When a sufficiently large percentage of a population has been vaccinated and become immune, herd immunity results which indirectly protects the non-immune population because infection transmission is low. The effectiveness of vaccination has been widely studied and verified. Vaccination is a most effective method of preventing infectious diseases.

Vaccination and immunization have a similar meaning in everyday language. This is distinct from inoculation, which uses unweakened live pathogens.



Germs can be viruses (such as the measles virus) or bacteria (such as pneumococcus). Vaccines stimulate the immune system to react as if there were a real infection. It fends off the “infection” and remembers the germ. Then, it can fight the germ if it enters the body later.

There are 4 main types of vaccines: Live-attenuated vaccines, recombinant, polysaccharide, and conjugate vaccines

Antibodies are specific to each individual disease. Having antibodies to measles does not protect you from catching mumps or chicken-pox, etc.

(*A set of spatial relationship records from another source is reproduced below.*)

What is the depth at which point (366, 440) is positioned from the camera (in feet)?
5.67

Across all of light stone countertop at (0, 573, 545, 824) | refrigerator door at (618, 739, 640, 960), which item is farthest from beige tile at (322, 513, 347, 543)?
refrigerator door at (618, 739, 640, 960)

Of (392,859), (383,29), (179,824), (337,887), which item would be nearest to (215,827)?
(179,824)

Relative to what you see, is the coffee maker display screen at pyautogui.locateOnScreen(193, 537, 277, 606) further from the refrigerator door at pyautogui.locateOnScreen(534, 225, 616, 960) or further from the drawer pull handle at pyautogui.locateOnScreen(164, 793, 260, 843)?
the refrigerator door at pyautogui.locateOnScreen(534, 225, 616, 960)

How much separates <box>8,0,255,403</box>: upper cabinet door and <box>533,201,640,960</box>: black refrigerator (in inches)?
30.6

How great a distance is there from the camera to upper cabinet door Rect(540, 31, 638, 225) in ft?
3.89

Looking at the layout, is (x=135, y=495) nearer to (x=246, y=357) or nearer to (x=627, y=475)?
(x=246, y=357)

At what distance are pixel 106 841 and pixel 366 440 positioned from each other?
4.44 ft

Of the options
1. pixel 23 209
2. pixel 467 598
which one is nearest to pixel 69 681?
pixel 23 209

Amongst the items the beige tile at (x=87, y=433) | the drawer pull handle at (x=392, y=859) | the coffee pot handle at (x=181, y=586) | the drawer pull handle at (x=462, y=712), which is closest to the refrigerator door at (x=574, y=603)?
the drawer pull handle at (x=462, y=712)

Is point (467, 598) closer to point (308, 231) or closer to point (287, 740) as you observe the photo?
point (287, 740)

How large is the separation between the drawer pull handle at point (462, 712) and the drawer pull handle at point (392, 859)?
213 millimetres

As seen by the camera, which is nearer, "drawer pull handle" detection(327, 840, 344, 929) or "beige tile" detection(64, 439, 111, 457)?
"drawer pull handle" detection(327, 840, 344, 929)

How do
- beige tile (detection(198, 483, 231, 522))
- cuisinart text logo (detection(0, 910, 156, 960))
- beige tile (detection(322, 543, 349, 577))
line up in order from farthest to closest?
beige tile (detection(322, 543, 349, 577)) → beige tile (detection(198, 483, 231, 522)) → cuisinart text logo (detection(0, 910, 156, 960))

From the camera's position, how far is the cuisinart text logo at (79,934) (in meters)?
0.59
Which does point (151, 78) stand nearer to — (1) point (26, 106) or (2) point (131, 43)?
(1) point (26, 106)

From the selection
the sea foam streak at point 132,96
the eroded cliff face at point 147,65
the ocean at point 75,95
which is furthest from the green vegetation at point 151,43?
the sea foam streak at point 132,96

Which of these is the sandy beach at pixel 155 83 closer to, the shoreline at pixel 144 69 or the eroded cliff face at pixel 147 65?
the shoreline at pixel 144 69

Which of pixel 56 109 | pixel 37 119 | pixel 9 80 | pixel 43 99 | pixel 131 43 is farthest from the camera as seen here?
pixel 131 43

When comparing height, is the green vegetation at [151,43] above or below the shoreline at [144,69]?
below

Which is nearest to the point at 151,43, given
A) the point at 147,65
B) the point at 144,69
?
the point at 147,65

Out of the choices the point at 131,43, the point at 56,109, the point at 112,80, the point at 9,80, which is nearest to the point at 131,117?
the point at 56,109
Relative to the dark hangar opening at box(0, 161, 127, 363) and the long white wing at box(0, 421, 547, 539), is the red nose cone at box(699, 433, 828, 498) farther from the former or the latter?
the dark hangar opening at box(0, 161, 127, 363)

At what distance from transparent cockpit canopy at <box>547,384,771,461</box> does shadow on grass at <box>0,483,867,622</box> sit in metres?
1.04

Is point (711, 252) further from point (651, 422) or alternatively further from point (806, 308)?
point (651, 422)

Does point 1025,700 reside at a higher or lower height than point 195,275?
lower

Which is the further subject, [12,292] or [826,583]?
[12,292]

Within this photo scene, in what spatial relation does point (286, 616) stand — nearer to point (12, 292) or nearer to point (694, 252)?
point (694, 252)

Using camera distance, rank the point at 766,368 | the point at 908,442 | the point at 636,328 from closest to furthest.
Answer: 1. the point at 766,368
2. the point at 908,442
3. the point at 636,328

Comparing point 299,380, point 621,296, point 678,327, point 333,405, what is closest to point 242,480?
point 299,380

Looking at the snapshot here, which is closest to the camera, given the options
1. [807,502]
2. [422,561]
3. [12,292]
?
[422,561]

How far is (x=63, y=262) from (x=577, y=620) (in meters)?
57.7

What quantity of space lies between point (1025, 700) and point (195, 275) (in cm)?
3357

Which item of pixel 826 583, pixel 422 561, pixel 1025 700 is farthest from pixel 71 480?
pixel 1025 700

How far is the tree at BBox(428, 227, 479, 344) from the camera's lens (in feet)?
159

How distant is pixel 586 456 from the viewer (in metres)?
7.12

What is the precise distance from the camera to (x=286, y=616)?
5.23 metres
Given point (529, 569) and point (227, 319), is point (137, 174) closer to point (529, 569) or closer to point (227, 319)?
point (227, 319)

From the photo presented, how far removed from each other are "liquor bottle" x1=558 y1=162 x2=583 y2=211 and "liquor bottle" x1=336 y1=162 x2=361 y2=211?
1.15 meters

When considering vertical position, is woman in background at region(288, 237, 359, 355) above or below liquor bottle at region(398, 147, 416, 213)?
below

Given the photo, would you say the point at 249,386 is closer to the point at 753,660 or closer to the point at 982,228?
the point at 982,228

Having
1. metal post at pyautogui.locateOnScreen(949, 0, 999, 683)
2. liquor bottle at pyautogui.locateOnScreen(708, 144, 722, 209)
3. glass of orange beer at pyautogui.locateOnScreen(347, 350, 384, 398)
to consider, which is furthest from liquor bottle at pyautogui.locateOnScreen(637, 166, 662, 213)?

Active and passive Immunization

Active immunization: this happens by being exposed to a disease causing organism, either by catching it in the normal way or through vaccination with a dose of the responsible virus or bacteria which has been killed or inactivated. This is usually long lasting. It may take some time to fully develop and often needs ‘boosting’.

Passive immunization: this is a way of giving immediate immunity by injecting already existing antibodies (from someone else) into a person who has just been, or may shortly be, exposed to a particular infection. Passive immunity is immediately effective, but doesn’t last for long.

Childhood immunization: The creation of immunity through vaccination is usually started at birth. Different countries have different immunization schedules based on global and national prevalence.




Adult immunization: As well as being of vital importance in childhood, vaccination is also essential for adults. Some are boosters from childhood vaccines while others are travel vaccines required when going to a country with different infection prevalence.